**PASSAGE**
● ● ● ● ●

Baptizing of child results in 3 charges

Police say dad held girl under too long

— A Van Buren County man accused of holding his daughter underwater so long during an outdoor baptism that she became numb is awaiting trial on charges of kidnapping, battery and endangering the welfare of a minor.

Samuel Merryman, 39, of Clinton is free on $50,000 bond and has pleaded innocent. He also submitted to wearing a Global Positioning System device so authorities can track his location as a condition of release.

Merryman could face up to life in prison if convicted, Deputy Prosecuting Attorney Joe Don Winningham said Tuesday. Merryman, who works in construction, is to appear in Van Buren County Circuit Court in Clinton on Oct. 6 fora pretrial hearing.

All three charges are felonies, including the second-degree battery charge.

According to a Van Buren County sheriff's office report, Merryman's former wife, Kristy Merryman, told policethat her 8-year-old daughter told an aunt that her father held her underwater too long while baptizing her in a pond near Clinton on July 29.

The child "also told her aunt that when she woke up she was numb and wet and that her daddy told her that God made him do it," the report said.

The child's mother has Samuel Merryman "recorded on a cell phone saying that God told him to sacrifice her because he was putting his kids first," the report said. "He told her that when she went out God told him to bring her up out of the water and revive her. He also told her that he had to prove to God that he was putting God first."

But Sheriff Scott Bradley said Monday that investigators listened to the phone recording and he doesn't recall Samuel Merryman's having used the word sacrifice as the mother reported.

"If you look at the whole picture, the gist of the whole story is God was telling him he was putting his kid before Him and he had to show [God] that he wasn't," the sheriff said.

● ● ● ● ●

**LISTED ENTRIES**
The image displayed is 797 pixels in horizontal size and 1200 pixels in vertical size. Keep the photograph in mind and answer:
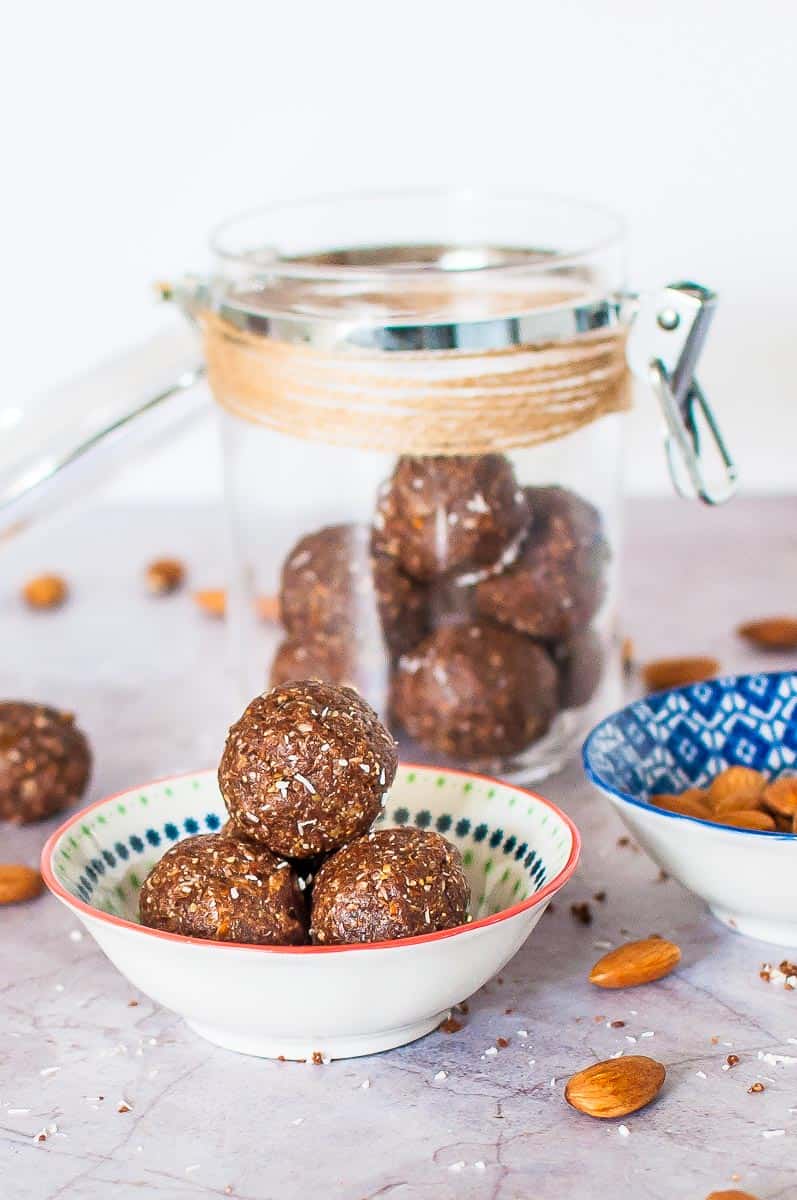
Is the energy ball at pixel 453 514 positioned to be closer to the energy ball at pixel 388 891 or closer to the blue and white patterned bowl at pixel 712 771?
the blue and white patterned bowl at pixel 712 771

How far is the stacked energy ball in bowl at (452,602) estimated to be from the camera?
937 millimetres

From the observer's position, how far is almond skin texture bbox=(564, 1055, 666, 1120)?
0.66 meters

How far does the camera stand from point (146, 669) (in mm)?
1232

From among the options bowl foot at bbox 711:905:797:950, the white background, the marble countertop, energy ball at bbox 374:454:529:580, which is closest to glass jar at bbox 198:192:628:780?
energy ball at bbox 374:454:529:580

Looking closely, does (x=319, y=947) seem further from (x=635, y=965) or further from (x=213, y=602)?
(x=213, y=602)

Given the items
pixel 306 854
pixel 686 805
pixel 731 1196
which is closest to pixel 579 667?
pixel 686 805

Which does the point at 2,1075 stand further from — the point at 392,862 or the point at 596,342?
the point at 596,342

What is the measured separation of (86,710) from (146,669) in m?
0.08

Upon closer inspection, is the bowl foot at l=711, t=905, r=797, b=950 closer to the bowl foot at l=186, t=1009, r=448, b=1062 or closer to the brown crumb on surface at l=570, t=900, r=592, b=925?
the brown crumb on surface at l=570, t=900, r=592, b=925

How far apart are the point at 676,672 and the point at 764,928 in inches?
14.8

● ● ● ● ●

**REQUIRED ACTIONS**
(1) In the baptism article, how much is the bond on which Samuel Merryman is free?
(2) Carry on the news article about the baptism charges from the point where it stops.
The data have nothing to do with the baptism article.

**RESPONSES TO THE EXERCISE**
(1) $50,000

(2)
Bradley said Merryman has "in a nutshell admitted everything."

To their knowledge, the child did not require hospitalization, Bradley and Winningham said.

Merryman could not be reached for comment by telephone. The number listed for him in directory assistance has been disconnected.

Winningham said he did not know if Merryman has hired an attorney. Merryman's request for a public defender was denied.

The police report didn't provide the child's name, and Winningham declined to release it.

Bradley said Merryman was the "primary caretaker" for the child and her sister, also a minor, before the baptism. The children now live with their mother, authorities said.

"There is an order of protection in place ... for him to have no contact with the children," Bradley said.

The sheriff said he thinks Merryman has "some mental problems."

"Obviously, he's found religion and was trying to do right," Bradley said. "He wasn't any problem when we picked him up. ... He just felt like that was what he was supposed to do. I think ... he had just had a mental breakdown for whatever reason. ... I don't think anybody could have seen this coming."